What is required: Quote the entries below from the line with "Ulla Johnson Casual Dress (view 1)" through the line with "WESEM RE.12413.00 Fahrzeugbeleuchtungssystem WESEM", both ends included, and only those lines.

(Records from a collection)

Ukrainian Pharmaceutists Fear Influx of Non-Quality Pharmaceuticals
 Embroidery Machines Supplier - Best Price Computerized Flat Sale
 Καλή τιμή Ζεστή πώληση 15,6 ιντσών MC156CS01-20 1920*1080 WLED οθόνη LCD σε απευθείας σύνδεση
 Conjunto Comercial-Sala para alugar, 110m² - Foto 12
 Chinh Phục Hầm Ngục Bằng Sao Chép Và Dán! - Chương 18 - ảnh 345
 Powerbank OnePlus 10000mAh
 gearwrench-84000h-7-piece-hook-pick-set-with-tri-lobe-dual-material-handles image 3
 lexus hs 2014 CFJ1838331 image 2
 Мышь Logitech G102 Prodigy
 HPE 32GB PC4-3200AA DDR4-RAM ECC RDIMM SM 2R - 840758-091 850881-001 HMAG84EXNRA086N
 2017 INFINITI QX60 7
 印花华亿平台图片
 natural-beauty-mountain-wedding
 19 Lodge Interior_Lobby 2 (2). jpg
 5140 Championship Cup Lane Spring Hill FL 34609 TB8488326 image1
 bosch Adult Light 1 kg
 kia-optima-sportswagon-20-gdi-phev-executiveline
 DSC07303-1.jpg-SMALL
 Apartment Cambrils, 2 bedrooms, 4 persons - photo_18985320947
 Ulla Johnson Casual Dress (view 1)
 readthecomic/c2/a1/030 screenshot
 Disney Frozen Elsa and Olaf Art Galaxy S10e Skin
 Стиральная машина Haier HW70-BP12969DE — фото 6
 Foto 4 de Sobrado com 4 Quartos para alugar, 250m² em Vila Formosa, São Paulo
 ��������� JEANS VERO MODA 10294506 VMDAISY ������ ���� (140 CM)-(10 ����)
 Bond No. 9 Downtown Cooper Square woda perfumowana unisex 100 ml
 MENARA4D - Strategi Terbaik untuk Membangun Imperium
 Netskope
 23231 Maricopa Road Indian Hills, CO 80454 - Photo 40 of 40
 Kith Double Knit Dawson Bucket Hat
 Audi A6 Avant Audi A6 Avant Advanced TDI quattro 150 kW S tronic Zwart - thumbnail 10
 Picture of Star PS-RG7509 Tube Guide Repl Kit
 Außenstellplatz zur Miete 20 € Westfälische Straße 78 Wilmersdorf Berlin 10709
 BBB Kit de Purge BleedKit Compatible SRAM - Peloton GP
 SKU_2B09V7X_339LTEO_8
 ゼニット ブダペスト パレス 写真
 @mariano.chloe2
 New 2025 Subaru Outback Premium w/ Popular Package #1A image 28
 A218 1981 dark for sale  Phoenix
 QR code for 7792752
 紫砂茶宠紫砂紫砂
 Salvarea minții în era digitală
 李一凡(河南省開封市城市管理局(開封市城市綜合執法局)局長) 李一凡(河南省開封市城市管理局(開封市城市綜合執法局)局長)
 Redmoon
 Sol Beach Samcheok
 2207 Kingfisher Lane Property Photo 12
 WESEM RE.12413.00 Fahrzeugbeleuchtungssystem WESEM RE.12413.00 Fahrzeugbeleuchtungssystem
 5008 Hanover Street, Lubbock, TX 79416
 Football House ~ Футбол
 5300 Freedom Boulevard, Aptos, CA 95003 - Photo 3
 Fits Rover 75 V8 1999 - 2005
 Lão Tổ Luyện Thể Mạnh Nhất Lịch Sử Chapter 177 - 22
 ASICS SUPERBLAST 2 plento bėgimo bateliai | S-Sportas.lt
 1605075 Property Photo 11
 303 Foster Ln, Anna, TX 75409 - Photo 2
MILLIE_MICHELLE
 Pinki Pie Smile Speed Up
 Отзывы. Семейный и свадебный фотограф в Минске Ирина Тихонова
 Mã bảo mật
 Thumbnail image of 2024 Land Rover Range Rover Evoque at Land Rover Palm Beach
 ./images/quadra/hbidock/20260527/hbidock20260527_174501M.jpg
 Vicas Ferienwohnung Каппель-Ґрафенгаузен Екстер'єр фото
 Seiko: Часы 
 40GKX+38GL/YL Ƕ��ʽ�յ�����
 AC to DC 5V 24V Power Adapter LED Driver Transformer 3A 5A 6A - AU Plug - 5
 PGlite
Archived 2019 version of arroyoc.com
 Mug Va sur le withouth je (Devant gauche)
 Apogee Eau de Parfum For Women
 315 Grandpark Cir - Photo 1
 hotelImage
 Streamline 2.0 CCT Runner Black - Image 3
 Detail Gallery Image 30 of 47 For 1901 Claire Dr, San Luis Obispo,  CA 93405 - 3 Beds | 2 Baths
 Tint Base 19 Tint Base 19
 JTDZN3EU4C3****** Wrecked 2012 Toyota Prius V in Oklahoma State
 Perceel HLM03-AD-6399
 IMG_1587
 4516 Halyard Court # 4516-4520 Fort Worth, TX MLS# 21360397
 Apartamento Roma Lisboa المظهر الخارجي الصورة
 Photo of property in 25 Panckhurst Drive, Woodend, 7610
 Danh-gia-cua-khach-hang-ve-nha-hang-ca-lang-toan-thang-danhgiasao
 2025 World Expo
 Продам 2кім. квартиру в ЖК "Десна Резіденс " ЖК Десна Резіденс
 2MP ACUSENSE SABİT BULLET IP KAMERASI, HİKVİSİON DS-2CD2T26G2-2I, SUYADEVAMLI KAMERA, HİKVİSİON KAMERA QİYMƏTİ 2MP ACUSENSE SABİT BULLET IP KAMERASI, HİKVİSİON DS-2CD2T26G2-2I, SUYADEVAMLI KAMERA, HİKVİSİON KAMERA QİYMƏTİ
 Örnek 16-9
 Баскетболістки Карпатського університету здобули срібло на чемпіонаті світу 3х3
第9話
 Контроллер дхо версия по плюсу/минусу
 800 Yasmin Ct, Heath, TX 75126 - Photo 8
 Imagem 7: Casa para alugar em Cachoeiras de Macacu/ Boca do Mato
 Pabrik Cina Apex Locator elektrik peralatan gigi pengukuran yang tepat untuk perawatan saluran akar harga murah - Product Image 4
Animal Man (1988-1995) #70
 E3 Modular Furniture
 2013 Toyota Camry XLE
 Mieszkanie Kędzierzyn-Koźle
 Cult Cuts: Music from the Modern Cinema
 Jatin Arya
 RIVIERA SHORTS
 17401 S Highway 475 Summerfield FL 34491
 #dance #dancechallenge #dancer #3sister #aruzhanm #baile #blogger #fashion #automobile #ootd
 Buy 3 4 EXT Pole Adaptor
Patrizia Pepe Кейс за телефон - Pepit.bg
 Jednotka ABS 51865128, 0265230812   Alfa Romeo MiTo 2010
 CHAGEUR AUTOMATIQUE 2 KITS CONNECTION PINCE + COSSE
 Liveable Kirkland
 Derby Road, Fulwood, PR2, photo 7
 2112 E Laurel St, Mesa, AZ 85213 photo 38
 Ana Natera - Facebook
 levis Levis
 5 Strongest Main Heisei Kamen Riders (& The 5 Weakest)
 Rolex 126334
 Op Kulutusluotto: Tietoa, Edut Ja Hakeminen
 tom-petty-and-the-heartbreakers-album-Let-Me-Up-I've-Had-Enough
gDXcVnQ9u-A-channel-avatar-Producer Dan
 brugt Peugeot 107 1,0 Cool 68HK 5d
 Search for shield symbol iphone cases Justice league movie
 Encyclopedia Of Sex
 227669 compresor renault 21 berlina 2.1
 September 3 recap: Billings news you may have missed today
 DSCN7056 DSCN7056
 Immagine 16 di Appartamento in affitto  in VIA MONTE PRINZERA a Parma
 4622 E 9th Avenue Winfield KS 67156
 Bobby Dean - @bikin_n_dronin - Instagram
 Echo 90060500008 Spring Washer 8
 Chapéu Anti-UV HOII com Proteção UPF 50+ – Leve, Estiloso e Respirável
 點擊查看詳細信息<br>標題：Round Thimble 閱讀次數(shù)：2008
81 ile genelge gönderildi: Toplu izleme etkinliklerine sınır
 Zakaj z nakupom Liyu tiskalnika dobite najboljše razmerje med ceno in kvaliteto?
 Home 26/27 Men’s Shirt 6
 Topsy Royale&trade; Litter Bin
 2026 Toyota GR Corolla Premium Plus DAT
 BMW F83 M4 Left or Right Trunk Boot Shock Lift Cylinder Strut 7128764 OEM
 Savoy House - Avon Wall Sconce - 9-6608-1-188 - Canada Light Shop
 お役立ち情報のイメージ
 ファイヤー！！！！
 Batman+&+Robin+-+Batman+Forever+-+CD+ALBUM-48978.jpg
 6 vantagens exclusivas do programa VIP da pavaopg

Exercise solution:
 Ulla Johnson Casual Dress (view 1)
 readthecomic/c2/a1/030 screenshot
 Disney Frozen Elsa and Olaf Art Galaxy S10e Skin
 Стиральная машина Haier HW70-BP12969DE — фото 6
 Foto 4 de Sobrado com 4 Quartos para alugar, 250m² em Vila Formosa, São Paulo
 ��������� JEANS VERO MODA 10294506 VMDAISY ������ ���� (140 CM)-(10 ����)
 Bond No. 9 Downtown Cooper Square woda perfumowana unisex 100 ml
 MENARA4D - Strategi Terbaik untuk Membangun Imperium
 Netskope
 23231 Maricopa Road Indian Hills, CO 80454 - Photo 40 of 40
 Kith Double Knit Dawson Bucket Hat
 Audi A6 Avant Audi A6 Avant Advanced TDI quattro 150 kW S tronic Zwart - thumbnail 10
 Picture of Star PS-RG7509 Tube Guide Repl Kit
 Außenstellplatz zur Miete 20 € Westfälische Straße 78 Wilmersdorf Berlin 10709
 BBB Kit de Purge BleedKit Compatible SRAM - Peloton GP
 SKU_2B09V7X_339LTEO_8
 ゼニット ブダペスト パレス 写真
 @mariano.chloe2
 New 2025 Subaru Outback Premium w/ Popular Package #1A image 28
 A218 1981 dark for sale  Phoenix
 QR code for 7792752
 紫砂茶宠紫砂紫砂
 Salvarea minții în era digitală
 李一凡(河南省開封市城市管理局(開封市城市綜合執法局)局長) 李一凡(河南省開封市城市管理局(開封市城市綜合執法局)局長)
 Redmoon
 Sol Beach Samcheok
 2207 Kingfisher Lane Property Photo 12
 WESEM RE.12413.00 Fahrzeugbeleuchtungssystem WESEM RE.12413.00 Fahrzeugbeleuchtungssystem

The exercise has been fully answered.